Completed the acquisition of Bioject.
Inovio also has a variety of other vaccines in clinical or preclinical study. See the Inovio Pipeline for an overview.
R&D expense was $18.2 million. General and administrative expense was $5.4 million. Total operating expenses were $23.6 million. Operating profit negative $15.5 million. Gain on investment $7.5 million. Interest and other income $0.3 million. Loss from fair value of stock warrants $0.4 million
Cash and equivalents balance (including short-term investments) ended at $146.7 million, down sequentially from $163.0 million. Liability in common stock warrants $1.7 million.
Cash is adequate to fund all key initiatives.
Q&A:
VGX-3100 trial details? Meetings with regulators provided constructive guidelines. Endpoints will be similar to the Phase 2 design. Between 350 and 400 total patients. Getting the trial started as soon as possible. We will provide design details when the study starts.
Cost of VGX-3100 trial? The 2015 fundraising was to fully fund the trial.
Infectious diseases, favorite for demonstrating feasibility? We have over 1000 patent filings protecting our assets. Commercially the leader is the Hepatitis B program partnered with Roche. 250 million people with HPB globally. The global Phase 1 study is being tested on patients on antiviral drugs, looking to clear the infections.
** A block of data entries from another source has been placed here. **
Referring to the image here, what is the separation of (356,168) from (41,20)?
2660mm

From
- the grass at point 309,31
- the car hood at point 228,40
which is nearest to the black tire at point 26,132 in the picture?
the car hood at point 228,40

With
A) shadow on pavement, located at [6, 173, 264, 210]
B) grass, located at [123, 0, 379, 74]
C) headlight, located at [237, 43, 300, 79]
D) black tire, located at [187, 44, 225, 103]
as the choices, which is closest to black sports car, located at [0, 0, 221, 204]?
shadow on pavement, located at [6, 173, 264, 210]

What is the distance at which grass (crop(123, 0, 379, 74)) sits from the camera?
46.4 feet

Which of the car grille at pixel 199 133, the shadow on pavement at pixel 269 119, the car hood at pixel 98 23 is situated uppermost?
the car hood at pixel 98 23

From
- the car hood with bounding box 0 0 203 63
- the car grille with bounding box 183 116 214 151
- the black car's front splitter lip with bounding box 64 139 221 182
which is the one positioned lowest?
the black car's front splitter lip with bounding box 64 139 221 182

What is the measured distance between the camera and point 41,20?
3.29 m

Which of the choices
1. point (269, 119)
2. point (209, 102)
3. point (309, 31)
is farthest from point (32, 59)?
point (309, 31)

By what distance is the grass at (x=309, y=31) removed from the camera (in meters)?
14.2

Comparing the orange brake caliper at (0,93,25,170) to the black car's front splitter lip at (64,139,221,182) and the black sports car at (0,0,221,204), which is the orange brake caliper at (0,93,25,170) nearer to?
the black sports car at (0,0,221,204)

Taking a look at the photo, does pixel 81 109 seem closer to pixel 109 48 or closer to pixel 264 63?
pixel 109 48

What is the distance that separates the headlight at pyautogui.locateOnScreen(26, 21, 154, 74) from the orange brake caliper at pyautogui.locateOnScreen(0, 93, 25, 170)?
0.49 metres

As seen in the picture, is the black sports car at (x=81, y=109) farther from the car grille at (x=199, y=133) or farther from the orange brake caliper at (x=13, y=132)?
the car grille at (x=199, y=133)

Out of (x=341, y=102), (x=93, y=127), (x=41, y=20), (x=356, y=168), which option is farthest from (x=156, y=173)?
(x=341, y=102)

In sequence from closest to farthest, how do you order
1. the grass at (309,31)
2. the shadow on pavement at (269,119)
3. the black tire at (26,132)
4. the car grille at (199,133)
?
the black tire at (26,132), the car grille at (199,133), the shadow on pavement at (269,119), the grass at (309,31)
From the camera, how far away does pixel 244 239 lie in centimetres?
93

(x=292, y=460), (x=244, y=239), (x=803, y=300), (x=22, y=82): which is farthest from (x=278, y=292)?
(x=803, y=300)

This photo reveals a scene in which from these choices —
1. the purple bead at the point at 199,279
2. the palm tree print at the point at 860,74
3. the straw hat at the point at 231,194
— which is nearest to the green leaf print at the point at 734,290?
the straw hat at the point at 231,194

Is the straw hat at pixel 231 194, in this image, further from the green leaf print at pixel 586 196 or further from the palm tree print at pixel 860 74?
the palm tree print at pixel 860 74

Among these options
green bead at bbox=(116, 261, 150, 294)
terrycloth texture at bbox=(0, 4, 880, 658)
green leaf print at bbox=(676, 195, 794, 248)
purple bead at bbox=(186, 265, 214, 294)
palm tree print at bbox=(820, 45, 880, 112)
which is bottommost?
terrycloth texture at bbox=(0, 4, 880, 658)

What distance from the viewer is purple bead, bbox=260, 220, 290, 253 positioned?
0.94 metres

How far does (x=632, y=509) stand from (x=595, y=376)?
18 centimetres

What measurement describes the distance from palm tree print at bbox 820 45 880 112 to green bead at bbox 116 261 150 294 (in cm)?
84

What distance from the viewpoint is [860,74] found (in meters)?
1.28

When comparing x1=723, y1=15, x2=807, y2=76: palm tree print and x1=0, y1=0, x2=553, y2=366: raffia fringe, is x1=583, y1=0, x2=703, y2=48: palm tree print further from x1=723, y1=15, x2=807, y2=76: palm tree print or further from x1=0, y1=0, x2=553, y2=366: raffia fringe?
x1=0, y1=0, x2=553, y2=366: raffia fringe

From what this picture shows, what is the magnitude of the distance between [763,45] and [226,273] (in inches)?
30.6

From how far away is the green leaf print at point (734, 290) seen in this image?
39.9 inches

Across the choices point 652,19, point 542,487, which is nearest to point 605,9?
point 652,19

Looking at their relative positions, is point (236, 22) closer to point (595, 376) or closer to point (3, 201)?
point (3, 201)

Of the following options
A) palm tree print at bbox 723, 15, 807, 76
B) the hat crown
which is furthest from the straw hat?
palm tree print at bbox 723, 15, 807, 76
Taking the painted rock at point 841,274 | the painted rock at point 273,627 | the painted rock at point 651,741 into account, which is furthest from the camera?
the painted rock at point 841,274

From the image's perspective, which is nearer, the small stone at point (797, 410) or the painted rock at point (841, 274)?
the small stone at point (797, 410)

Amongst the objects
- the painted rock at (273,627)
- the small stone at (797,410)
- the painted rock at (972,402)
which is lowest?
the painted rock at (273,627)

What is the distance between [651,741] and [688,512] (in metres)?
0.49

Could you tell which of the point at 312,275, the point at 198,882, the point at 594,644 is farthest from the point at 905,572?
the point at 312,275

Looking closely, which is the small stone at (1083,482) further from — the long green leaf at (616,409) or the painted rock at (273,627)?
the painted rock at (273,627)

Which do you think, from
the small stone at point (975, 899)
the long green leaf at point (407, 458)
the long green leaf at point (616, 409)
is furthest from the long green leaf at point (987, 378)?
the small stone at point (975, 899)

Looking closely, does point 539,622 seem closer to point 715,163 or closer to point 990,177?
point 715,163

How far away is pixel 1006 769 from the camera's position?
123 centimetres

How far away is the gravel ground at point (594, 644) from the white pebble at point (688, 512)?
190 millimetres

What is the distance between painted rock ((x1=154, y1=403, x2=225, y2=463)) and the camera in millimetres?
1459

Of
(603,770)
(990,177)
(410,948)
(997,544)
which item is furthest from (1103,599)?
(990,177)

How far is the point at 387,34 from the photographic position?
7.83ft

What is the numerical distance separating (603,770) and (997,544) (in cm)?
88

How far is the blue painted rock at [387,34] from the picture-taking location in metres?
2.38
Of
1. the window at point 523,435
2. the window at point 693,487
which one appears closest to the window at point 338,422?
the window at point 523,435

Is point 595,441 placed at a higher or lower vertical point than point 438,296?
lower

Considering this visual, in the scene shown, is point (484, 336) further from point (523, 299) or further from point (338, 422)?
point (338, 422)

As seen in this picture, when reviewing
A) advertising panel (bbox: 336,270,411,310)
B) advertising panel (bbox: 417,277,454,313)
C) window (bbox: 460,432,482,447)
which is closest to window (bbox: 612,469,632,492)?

Our HIV vaccine in Phase 1 funded by the NIH will finish enrolling 94 patients this year.
For Ebola we are hoping for an FDA approval based on the new animal-trial data rule.
Believes Inovio will have the first Zika vaccine to be tested in humans.
We are still waiting to get the written comments back from the FDA Phase 2 meeting for VGX-3100; our statements are based on the oral discussions. "We have a clear path to our Phase 3."
Is a grant available for Zika, would you start without such a grant? We would start without a partner, other than GeneOne. We think Zika is a bigger problem than Ebola or MERS, so we think there will be funding available for our leading vaccine candidate.
Zika vs. Dengue in terms of difficulty? It depends. We know less about Zika. Dengue is well-studied, and it is understood why making an effective vaccine is so difficult. We see a need for a combination vaccine that combines Zika, Dengue, and Chikungunya.
For the prostate cancer vaccine we will be monitoring PSA and tumor size, though the main thing we are looking at is safety.